▶ _Required work_
Beginning with the line where "A SAPPHIRE AND" appears, repeat every remaining line of the entries exactly, the last line included.

[Supplied records Boundary: Start]

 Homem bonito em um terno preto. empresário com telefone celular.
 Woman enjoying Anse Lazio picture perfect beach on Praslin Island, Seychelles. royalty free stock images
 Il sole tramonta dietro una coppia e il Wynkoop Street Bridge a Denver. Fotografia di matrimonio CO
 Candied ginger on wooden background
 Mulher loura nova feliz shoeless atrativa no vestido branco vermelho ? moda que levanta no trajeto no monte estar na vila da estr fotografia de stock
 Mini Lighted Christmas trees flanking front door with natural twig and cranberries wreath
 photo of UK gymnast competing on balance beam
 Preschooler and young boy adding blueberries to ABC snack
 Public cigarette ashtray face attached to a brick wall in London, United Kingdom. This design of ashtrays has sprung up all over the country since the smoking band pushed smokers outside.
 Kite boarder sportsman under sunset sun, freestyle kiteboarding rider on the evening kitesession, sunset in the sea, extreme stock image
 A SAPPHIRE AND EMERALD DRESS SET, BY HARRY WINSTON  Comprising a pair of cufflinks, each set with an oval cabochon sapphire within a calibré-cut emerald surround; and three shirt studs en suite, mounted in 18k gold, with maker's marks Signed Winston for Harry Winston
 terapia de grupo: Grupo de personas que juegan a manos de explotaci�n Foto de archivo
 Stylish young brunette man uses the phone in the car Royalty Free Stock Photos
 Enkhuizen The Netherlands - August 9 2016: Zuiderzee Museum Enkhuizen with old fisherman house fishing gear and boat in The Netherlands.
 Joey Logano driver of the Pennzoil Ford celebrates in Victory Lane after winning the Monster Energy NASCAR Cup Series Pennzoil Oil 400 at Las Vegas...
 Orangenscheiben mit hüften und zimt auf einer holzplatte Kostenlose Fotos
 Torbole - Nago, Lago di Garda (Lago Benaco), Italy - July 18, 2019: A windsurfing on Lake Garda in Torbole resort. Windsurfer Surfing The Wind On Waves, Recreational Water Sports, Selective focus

[Supplied records Boundary: End]

▶ _Answer box_
 A SAPPHIRE AND EMERALD DRESS SET, BY HARRY WINSTON  Comprising a pair of cufflinks, each set with an oval cabochon sapphire within a calibré-cut emerald surround; and three shirt studs en suite, mounted in 18k gold, with maker's marks Signed Winston for Harry Winston
 terapia de grupo: Grupo de personas que juegan a manos de explotaci�n Foto de archivo
 Stylish young brunette man uses the phone in the car Royalty Free Stock Photos
 Enkhuizen The Netherlands - August 9 2016: Zuiderzee Museum Enkhuizen with old fisherman house fishing gear and boat in The Netherlands.
 Joey Logano driver of the Pennzoil Ford celebrates in Victory Lane after winning the Monster Energy NASCAR Cup Series Pennzoil Oil 400 at Las Vegas...
 Orangenscheiben mit hüften und zimt auf einer holzplatte Kostenlose Fotos
 Torbole - Nago, Lago di Garda (Lago Benaco), Italy - July 18, 2019: A windsurfing on Lake Garda in Torbole resort. Windsurfer Surfing The Wind On Waves, Recreational Water Sports, Selective focus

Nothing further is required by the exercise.